Data shown -
# # # #
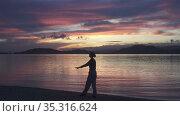 A young slender sports woman walks along the coast of the tropical sea at sunrise, a girl makes a sports warm-up. Стоковое видео, видеограф Куликов Константин / Фотобанк Лори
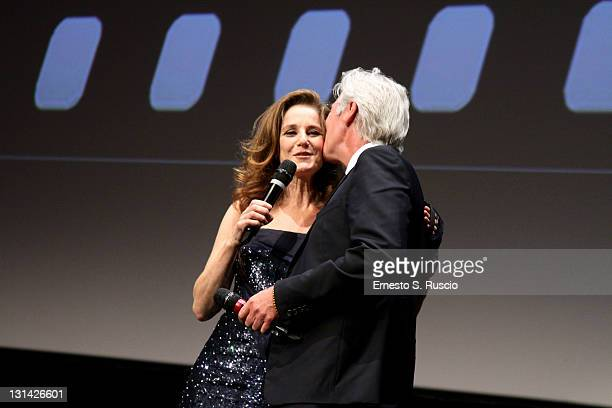 Jury member Debra Winger receives a kiss from actor Richard Gere as he accepts his Marc' Aurelio award for Lifetime Achievement during the Closing...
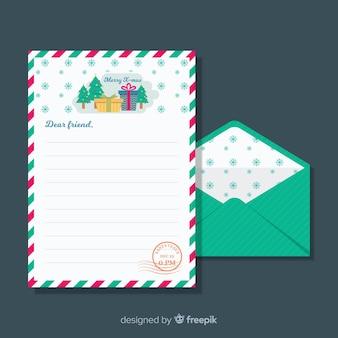 平らなクリスマスの封筒と手紙の概念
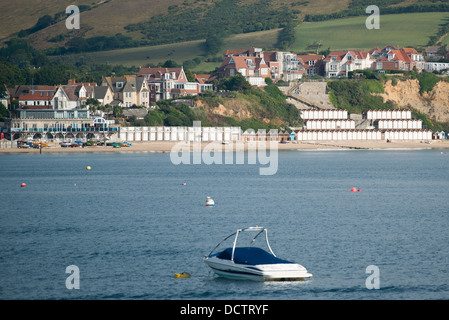 General view across Swanage Bay looking back at the beach, beach huts and cliff top houses. - Stock Image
# # # #
Required work - Could you return exactly the lines starting with the one that contains "Jury member Debra" and ending with the last line of the data above? Leave the pictures out.

Response for this exercise -
 Jury member Debra Winger receives a kiss from actor Richard Gere as he accepts his Marc' Aurelio award for Lifetime Achievement during the Closing...
 平らなクリスマスの封筒と手紙の概念
 General view across Swanage Bay looking back at the beach, beach huts and cliff top houses. - Stock Image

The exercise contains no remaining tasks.